"'Why not?' I demands.

"'If I tell,' he says, 'they no believe. They think it all heap lie.'

"Son, consider what a example to travellers is set by that ontootered savage? That's what makes me say thar be traits possessed of Injuns, personal, which a paleface might improve himse'f by copyin'.

"Bein' white myse'f, I'm born with notions ag'in Injuns. I learns of their deestruction with relief, an' never sees one pirootin' about, full of life an' vivacity, but the spectacle fills me with vain regrets. All the same thar's a load o' lies told East concernin' the Injun. I was wont from time to time to discuss these red folks with Gen'ral Stanton, who for years is stationed about in Arizona, an'—merely for the love he b'ars to fightin'—performs as chief of scouts for Gen'ral Crook.

"'Our divers wars with the Apaches,' says Gen'ral Stanton, 'comes more as the frootes of a misdeal by a locoed marshal than anything else besides. When Crook first shows up in Arizona—this is in the long ago—an' starts to inculcate peace among the Apaches, he gets old Jeffords to bring Cochise to him to have a pow-wow. Jeffords rounds up Cochise an' herds him with soft words an' big promises into the presence of Crook. The Grey Fox—which was the Injun name for Crook—makes Cochise a talk. Likewise he p'ints out to the chief the landmarks an' mountain peaks that indicates the Mexican line. An' the Grey Fox explains to Cochise that what cattle is killed an' what skelps is took to the south'ard of the line ain't goin' to bother him a bit. But no'th'ard it's different; thar in that sacred region cattle killin' an' skelp collectin' don't go. The Grey Fox shoves the information on Cochise that every trick turned on the American side of the line has done got to partake of the characteristics of a love affair, or the Grey Fox with his young men in bloo—his walk-a-heaps an' his hoss-warriors—noomerous as the grass, they be—will come down on Cochise an' his Apaches like a coyote on a sage hen or a pan of milk from a top shelf an' make 'em powerful hard to find.

"'Cochise smokes an' smokes, an' after considerin' the bluff of the Grey Fox plenty profound, allows he won't call it. Thar shall be peace between the Apache an' the paleface to the no'th'ard of that line. Then the Grey Fox an' Cochise shakes hands an' says "How!" an' Cochise, with a bolt or two of red calico wherewith to embellish his squaws, goes squanderin' back to his people, permeated to the toes with friendly intentions.
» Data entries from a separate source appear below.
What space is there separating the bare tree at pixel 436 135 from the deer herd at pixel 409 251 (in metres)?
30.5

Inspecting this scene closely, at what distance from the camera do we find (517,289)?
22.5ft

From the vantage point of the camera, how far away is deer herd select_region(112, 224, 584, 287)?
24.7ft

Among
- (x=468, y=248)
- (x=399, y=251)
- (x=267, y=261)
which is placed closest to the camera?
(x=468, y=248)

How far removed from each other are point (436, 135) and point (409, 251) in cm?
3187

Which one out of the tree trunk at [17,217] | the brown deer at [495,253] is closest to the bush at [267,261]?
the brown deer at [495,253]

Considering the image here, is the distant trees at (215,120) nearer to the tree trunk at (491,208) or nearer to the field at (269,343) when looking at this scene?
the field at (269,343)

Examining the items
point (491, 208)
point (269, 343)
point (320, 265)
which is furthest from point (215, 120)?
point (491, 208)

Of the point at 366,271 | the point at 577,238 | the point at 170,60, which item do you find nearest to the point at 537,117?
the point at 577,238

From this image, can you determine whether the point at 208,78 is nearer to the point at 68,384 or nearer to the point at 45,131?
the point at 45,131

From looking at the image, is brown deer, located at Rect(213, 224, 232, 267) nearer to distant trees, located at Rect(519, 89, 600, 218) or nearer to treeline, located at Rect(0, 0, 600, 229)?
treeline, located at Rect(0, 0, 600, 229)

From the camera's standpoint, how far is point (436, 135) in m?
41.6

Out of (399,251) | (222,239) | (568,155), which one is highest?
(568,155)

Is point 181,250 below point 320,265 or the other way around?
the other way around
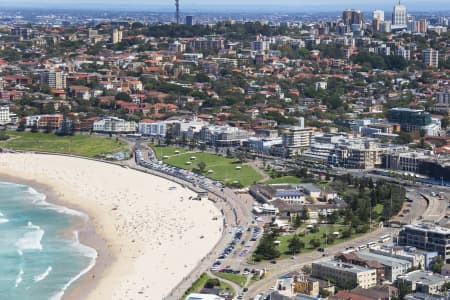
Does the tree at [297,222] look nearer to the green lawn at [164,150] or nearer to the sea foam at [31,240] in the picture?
the sea foam at [31,240]

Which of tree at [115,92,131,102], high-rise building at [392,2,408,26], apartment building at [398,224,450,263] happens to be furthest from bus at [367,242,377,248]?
high-rise building at [392,2,408,26]

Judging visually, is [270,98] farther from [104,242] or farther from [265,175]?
[104,242]

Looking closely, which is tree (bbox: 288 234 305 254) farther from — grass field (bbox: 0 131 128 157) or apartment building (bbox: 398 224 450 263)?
grass field (bbox: 0 131 128 157)

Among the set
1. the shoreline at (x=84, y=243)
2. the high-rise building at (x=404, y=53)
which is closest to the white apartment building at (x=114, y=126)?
the shoreline at (x=84, y=243)

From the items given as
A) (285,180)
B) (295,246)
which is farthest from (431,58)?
(295,246)

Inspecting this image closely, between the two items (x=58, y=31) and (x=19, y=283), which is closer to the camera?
(x=19, y=283)

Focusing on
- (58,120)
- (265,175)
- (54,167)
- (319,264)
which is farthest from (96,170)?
(319,264)
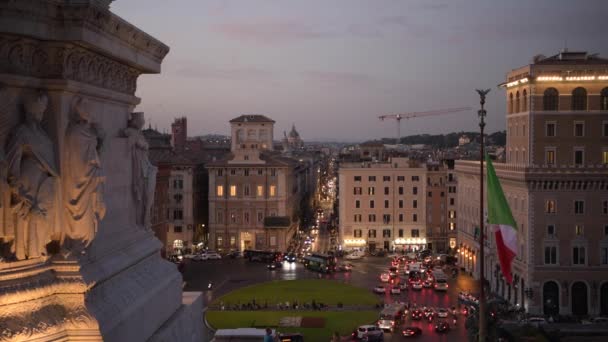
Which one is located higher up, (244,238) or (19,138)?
(19,138)

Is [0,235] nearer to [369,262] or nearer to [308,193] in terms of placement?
[369,262]

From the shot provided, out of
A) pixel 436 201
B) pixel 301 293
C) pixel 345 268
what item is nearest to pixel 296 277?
pixel 345 268

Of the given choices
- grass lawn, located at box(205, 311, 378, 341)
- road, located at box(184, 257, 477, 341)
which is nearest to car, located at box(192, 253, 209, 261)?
road, located at box(184, 257, 477, 341)

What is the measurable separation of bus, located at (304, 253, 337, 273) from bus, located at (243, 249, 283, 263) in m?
5.17

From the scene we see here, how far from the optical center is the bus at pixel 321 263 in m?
Result: 48.2

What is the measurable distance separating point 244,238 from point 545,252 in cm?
2827

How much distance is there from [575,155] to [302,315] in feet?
50.1

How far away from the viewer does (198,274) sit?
154ft

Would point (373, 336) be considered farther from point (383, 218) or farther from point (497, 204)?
point (383, 218)

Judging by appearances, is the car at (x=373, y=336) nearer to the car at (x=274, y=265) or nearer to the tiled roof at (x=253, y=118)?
the car at (x=274, y=265)

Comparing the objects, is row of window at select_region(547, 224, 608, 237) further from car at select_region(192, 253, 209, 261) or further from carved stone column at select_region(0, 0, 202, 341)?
carved stone column at select_region(0, 0, 202, 341)

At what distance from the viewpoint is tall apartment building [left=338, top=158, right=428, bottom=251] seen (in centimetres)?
5909

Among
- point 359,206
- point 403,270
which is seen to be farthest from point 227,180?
point 403,270

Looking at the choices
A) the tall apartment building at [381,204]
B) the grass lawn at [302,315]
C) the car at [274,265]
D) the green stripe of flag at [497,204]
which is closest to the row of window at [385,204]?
the tall apartment building at [381,204]
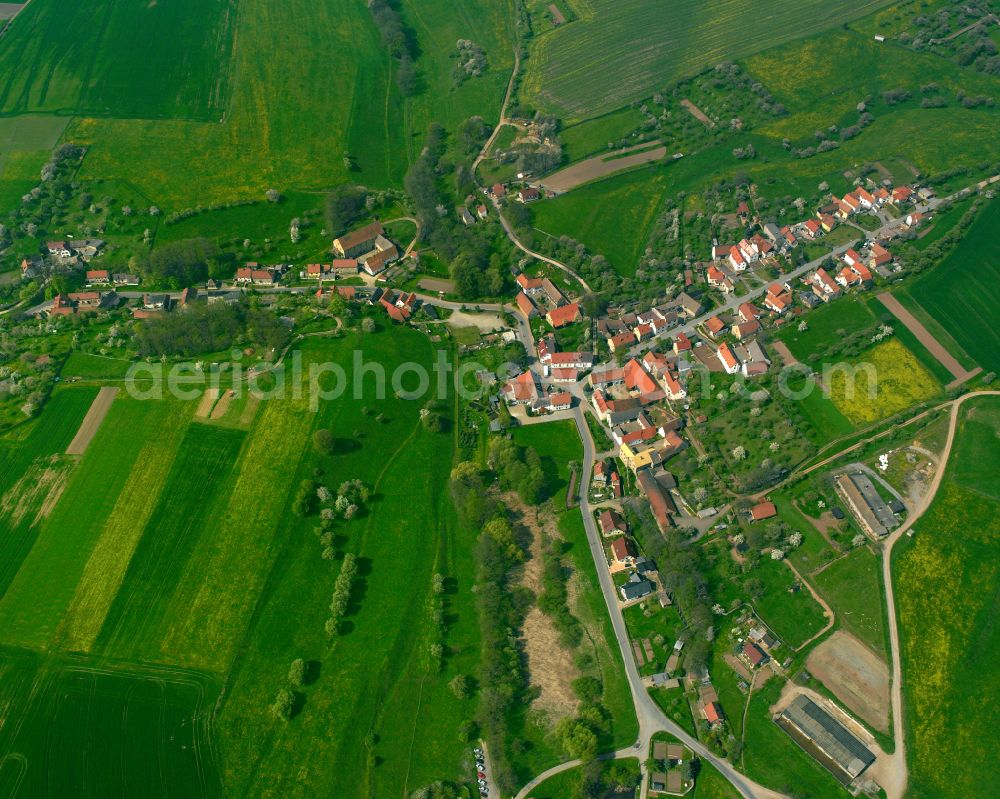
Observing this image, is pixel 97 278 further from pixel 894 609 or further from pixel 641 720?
pixel 894 609

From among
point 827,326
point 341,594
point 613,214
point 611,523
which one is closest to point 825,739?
point 611,523

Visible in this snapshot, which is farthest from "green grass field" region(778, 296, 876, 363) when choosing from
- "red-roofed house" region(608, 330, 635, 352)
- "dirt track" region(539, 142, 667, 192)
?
"dirt track" region(539, 142, 667, 192)

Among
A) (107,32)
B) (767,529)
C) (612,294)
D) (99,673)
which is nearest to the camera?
(99,673)

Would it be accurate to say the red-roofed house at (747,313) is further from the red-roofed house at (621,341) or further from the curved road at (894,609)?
the curved road at (894,609)

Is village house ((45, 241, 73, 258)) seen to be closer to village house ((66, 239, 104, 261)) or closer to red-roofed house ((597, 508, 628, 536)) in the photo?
village house ((66, 239, 104, 261))

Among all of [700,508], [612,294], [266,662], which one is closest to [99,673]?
[266,662]

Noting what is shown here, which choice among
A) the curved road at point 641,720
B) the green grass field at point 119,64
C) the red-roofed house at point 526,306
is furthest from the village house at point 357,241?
the curved road at point 641,720

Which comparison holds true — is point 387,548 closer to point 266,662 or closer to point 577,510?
point 266,662
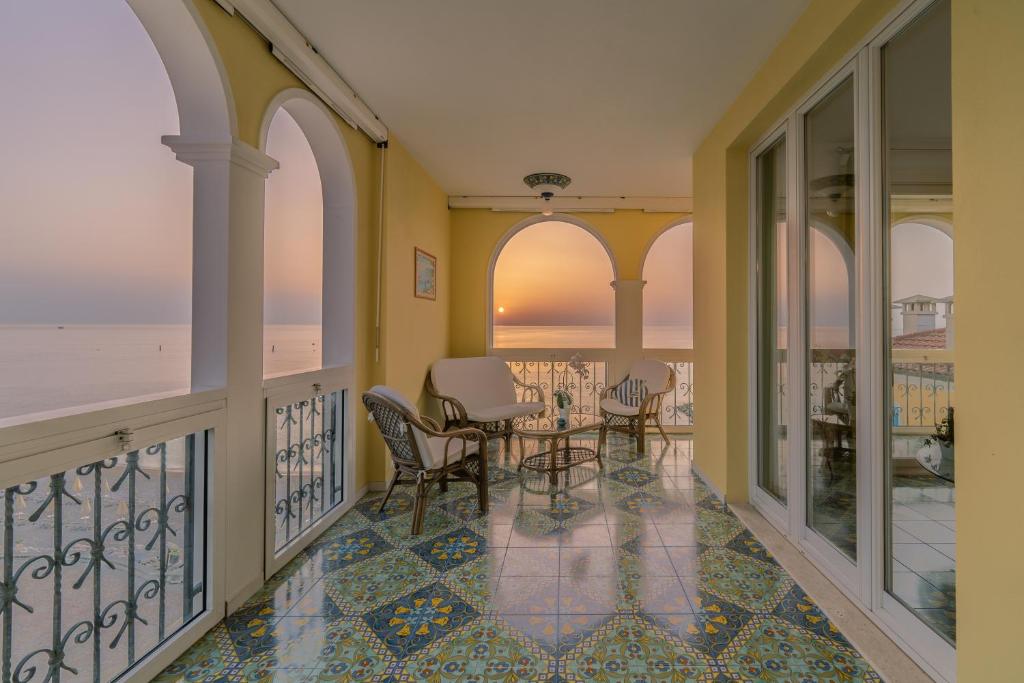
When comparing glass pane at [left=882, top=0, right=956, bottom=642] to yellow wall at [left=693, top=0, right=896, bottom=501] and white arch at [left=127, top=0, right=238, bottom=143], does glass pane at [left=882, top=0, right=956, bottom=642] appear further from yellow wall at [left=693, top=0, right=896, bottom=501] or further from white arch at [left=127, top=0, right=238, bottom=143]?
white arch at [left=127, top=0, right=238, bottom=143]

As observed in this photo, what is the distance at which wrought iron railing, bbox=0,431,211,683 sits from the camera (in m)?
1.33

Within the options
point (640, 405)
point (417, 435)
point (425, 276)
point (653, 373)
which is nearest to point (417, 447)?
point (417, 435)

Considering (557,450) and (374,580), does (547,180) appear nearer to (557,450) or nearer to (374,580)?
(557,450)

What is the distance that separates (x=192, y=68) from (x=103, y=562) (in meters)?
1.96

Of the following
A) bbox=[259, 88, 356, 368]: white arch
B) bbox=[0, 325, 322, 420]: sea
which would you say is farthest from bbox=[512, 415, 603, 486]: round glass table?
bbox=[0, 325, 322, 420]: sea

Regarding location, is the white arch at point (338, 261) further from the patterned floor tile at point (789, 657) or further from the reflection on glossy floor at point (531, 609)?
the patterned floor tile at point (789, 657)

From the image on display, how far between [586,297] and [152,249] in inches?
180

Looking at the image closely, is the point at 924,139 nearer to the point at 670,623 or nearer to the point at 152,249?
the point at 670,623

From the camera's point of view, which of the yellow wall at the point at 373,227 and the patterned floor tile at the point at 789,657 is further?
the yellow wall at the point at 373,227

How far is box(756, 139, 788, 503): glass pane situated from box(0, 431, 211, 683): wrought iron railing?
123 inches

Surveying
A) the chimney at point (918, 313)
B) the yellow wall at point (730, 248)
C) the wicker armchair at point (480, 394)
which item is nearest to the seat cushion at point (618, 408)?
the wicker armchair at point (480, 394)

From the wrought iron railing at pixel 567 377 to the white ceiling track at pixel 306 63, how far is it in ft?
10.9

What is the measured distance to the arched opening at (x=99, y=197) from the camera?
1.35 m

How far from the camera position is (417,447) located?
273 cm
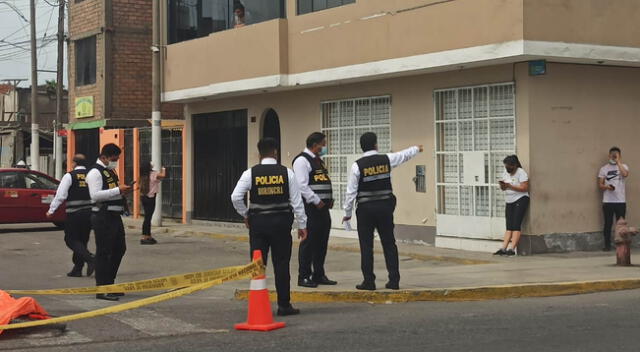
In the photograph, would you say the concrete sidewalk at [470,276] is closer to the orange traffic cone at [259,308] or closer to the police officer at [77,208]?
the orange traffic cone at [259,308]

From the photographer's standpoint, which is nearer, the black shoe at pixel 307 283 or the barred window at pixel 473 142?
the black shoe at pixel 307 283

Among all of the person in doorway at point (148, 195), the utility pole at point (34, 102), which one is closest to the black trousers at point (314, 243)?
the person in doorway at point (148, 195)

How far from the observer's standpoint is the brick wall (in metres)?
30.3

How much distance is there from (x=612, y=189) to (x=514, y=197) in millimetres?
1819

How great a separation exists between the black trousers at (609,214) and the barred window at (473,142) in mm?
1748

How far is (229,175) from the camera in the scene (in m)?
22.5

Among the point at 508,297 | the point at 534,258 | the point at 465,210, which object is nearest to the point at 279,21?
the point at 465,210

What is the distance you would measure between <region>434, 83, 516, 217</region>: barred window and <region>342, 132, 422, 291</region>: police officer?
5130 millimetres

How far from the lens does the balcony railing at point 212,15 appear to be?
20.5m

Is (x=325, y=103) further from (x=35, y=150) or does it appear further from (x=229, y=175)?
(x=35, y=150)

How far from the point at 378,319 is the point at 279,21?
36.5 feet

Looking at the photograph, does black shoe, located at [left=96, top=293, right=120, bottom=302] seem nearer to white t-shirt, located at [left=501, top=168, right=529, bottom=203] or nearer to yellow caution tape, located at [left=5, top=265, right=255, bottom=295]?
yellow caution tape, located at [left=5, top=265, right=255, bottom=295]

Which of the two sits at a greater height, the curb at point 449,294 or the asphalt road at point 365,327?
the curb at point 449,294

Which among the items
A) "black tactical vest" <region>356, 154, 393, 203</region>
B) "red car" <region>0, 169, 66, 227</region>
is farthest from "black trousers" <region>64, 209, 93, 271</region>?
"red car" <region>0, 169, 66, 227</region>
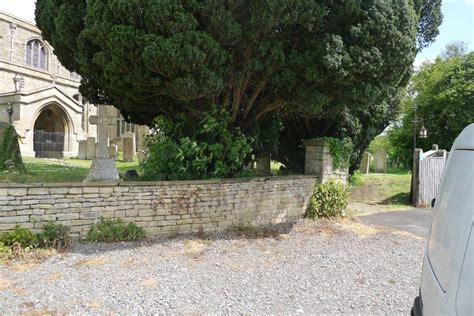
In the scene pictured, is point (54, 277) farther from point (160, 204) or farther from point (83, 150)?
point (83, 150)

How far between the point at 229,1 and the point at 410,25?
3931 millimetres

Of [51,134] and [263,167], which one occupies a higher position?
[51,134]


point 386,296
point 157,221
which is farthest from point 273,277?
point 157,221

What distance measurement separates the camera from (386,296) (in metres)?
4.11

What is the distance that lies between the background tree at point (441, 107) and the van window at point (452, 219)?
64.3 feet

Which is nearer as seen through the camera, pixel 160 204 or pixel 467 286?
pixel 467 286

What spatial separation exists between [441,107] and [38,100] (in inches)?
1009

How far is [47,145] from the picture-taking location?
2241cm

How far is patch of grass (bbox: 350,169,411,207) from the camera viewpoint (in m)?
11.1

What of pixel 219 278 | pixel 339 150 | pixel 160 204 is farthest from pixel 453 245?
pixel 339 150

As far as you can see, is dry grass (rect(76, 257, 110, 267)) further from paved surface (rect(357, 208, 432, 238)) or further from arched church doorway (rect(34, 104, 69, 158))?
arched church doorway (rect(34, 104, 69, 158))

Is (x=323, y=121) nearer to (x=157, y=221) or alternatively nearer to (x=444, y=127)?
(x=157, y=221)

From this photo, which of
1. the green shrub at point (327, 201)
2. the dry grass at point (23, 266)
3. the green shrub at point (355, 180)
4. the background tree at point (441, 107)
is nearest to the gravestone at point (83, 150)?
the green shrub at point (355, 180)

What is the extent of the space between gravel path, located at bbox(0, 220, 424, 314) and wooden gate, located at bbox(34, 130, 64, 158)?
65.4 ft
"'Sech is Cochise's reverence for his word, coupled with his fear of the Grey Fox, that years float by an' every deefile an' canyon of the Southwest is as safe as the aisles of a church to the moccasins of the paleface. Thus it continyoos ontil thar comes a evenin' when a jimcrow marshal, with more six-shooters than hoss sense, allows he'll apprehend Cochise's brother a whole lot for some offense that ain't most likely deuce high in the category of troo crime. This ediot offishul reaches for the relative of Cochise; an' as the latter—bein' a savage an' tharfore plumb afraid of captivity—leaps back'ard like he's met up with a rattlesnake, the marshal puts his gun on him an' plugs him so good that he cashes in right thar. The marshal says later in explanation of his game that Cochise's brother turns hostile an' drops his hand on his knife. Most likely he does; a gent's hands—even a Apache's—has done got to be some'ers.

"'But the killin' overturns the peaceful programmes built up between the Grey Fox an' Cochise. When the old chief hears of his brother bein' downed, he paints himse'f black an' red an' sends a bundle of arrows tied with a rattlesnake skin to the Grey Fox with a message to count his people an' look out for himse'f. The Grey Fox, who realises that the day of peace has ended an' the sun gone down to rise on a mornin' of trouble, fills the rattlesnake skin with cartridges an' sends 'em back with a word to Cochise to turn himse'f loose. From that moment the war-jig which is to last for years is on. After Cochise comes Geronimo, an' after Geronimo comes Nana; an' one an' all, they adds a heap of spice to life in Arizona. It's no exaggeration to put the number of palefaces who lose their ha'r as the direct result of that fool marshal layin' for Cochise's brother an' that Injun's consequent cuttin' off, at a round ten thousand. Shore! thar's scores an' scores who's been stood up an' killed in the hills whereof we never gets a whisper. I, myse'f, in goin' through the teepees of a Apache outfit, after we done wipes 'em off the footstool, sees the long ha'r of seven white women who couldn't have been no time dead.

"'Who be they? Folks onknown who's got shot into while romancin' along among the hills with schemes no doubt of settlement in Californy.

"'With what we saveys of the crooelties of the Apaches, thar's likewise a sperit of what book-sharps calls chivalry goes with 'em an' albeit on one ha'r-hung o'casion I profits mightily tharby, I'm onable to give it a reason. You wouldn't track up on no sim'lar weaknesses among the palefaces an' you-all can put down a stack on that.